Spatial reasoning records:

%%

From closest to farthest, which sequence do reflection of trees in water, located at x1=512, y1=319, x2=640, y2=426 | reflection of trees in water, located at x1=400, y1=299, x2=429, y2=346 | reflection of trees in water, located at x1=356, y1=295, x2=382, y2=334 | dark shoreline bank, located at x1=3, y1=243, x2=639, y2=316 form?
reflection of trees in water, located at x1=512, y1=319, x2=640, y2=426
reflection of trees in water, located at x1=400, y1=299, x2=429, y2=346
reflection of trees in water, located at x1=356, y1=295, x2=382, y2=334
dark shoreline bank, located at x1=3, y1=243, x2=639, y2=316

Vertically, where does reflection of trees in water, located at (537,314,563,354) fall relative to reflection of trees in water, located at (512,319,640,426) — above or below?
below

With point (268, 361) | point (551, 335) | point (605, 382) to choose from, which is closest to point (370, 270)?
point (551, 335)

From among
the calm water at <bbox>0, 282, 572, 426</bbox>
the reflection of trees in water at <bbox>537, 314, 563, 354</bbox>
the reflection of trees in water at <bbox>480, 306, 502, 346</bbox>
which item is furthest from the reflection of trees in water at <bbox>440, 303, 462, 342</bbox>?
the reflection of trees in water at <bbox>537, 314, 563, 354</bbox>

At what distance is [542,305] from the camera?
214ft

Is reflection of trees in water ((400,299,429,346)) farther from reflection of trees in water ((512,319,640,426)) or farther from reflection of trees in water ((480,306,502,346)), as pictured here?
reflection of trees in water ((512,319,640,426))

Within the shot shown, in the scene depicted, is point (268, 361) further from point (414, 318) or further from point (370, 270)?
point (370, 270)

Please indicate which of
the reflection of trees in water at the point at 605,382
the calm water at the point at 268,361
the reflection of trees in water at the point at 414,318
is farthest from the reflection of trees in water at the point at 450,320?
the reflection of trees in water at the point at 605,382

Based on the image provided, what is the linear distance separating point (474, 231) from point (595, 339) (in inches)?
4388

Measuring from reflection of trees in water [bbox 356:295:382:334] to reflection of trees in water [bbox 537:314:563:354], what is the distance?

%%

→ **Problem to work on**: Give back exactly the lines from the line containing "At what distance" to the end of the entries, and no other lines.

→ **Full output**:
At what distance is [542,305] from the camera?
214ft

Is reflection of trees in water ((400,299,429,346)) farther from reflection of trees in water ((512,319,640,426)) or farther from reflection of trees in water ((480,306,502,346)), as pictured here?
reflection of trees in water ((512,319,640,426))

Within the shot shown, in the scene depicted, is point (268, 361) further from point (414, 318) or further from point (370, 270)?
point (370, 270)

Please indicate which of
the reflection of trees in water at the point at 605,382
the calm water at the point at 268,361
the reflection of trees in water at the point at 414,318
is farthest from the reflection of trees in water at the point at 450,320?
the reflection of trees in water at the point at 605,382

Based on the image provided, what is the linear distance separating point (474, 231) from point (595, 339) (in inches)?
4388

Measuring from reflection of trees in water [bbox 356:295:382:334] to reflection of trees in water [bbox 537:314:563:354], what is the distance?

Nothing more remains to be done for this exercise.